What is anaesthesia?
The word “anaesthesia" is of Greek origin, meaning “the lack of sensation". This indicates that interest in a pain-free state had occupied science even thousands of years ago.
Anaesthesiology is that arm of medicine that deals with anaesthesia, the loss of sensation produced by the administration of one or more agents that block the passage of pain impulses to the brain. The anaesthesiologist is the physician specializing in anaesthesiology whose job it is to stop pain during and after a treatment as well as monitor and control the patient's vital signs. The anaesthesiologist specializes in intensive therapy as well and, as such, also takes care of critically ill patients in the Intensive Care Unit.
What are the most prevalent anaesthesia methods?
The anaesthetic chosen by the anaesthesiologist depends on whether the anaesthesia should be general, affecting the entire body, or local, affecting only a particular area of the body, and whether the patient should remain conscious or unconscious during the course of the intervention.
General anaesthesia (unconsciousness)
The general anaesthesia is administered either intravenously or through a face mask causing the patient to lose consciousness and the sensation of pain. Muscle relaxants, required at times to loosen the patient's muscles, stop lung muscle function necessitating the use of artificial respiration during surgery. At the end of surgery, the effect of the administered medications will decrease, the anaesthesiologist stops the anaesthesia causing the Patient to return to consciousness and breathe on his own. This method is usually used in abdominal and chest surgery.
Spinal and epidural anaesthesia (EDA)
The spinal anaesthesia is a form of regional anaesthesia involving the injection of a local anaesthetic through a fine needle into the proper section of the spinal canal blocking the nerves in the myelon and the sensation of pain. The epidural anaesthesia is a technique whereby the local anaesthetic is injected through a catheter placed into the epidural space of the spinal canal. The patient remains conscious under both methods. These are the most prevalent methods used in caesarean sections.
Peripheral nerve blocks
The peripheral nerve blocks are generally performed in surgeries of the upper and lower extremities, by injecting a local anaesthetic near the nerve that control sensation and movement to a specific part of the body, temporarily numbing the area in question.
In infiltration anaesthesia, the anaesthetic (i.e., lidocain) is injected into the skin surrounding the area to be treated causing only that area to be free of sensation. This method is usually used in dermatological surgeries and generally administered by the surgeon.
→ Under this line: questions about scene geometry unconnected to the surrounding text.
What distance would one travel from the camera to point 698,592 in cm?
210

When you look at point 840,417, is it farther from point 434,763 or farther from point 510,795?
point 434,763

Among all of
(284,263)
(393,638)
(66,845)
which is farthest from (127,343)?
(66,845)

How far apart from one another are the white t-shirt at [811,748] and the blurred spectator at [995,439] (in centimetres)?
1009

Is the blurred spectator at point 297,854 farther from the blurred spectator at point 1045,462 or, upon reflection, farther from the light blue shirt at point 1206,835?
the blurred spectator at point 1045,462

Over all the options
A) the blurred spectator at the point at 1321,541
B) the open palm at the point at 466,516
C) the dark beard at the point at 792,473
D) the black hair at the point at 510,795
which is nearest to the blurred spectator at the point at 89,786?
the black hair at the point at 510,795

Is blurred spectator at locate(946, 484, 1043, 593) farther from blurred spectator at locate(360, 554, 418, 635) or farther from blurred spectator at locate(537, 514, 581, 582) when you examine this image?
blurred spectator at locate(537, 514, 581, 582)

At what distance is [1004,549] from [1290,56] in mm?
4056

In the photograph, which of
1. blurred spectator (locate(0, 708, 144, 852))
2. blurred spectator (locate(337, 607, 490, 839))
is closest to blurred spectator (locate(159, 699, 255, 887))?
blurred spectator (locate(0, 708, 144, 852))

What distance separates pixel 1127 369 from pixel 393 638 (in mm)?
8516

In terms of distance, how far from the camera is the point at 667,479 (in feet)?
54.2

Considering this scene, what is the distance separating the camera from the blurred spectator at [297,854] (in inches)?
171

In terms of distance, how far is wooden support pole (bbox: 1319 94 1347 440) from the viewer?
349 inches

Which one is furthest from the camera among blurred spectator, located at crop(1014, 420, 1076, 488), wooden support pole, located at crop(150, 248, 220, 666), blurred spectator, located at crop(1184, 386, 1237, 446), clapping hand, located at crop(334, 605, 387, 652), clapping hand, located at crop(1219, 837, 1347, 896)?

What determines the method to be used?
Examination by an anaesthesiologist precedes all surgeries and includes laboratory tests, blood pressure, ECG and, if necessary, other examinations such as cardiac ultrasound, pulmonary function test, etc. The anaesthesiologist will be informed regarding the type of surgery to be performed, will check all previous illnesses, surgeries, current medications taken and allergies to medications. Following this, the anesthesiologist will discuss with the patient and the surgeon the best anaesthesia method to be used. In some cases, the patient may decide, but the protocol set for each surgery usually determines the method to be used.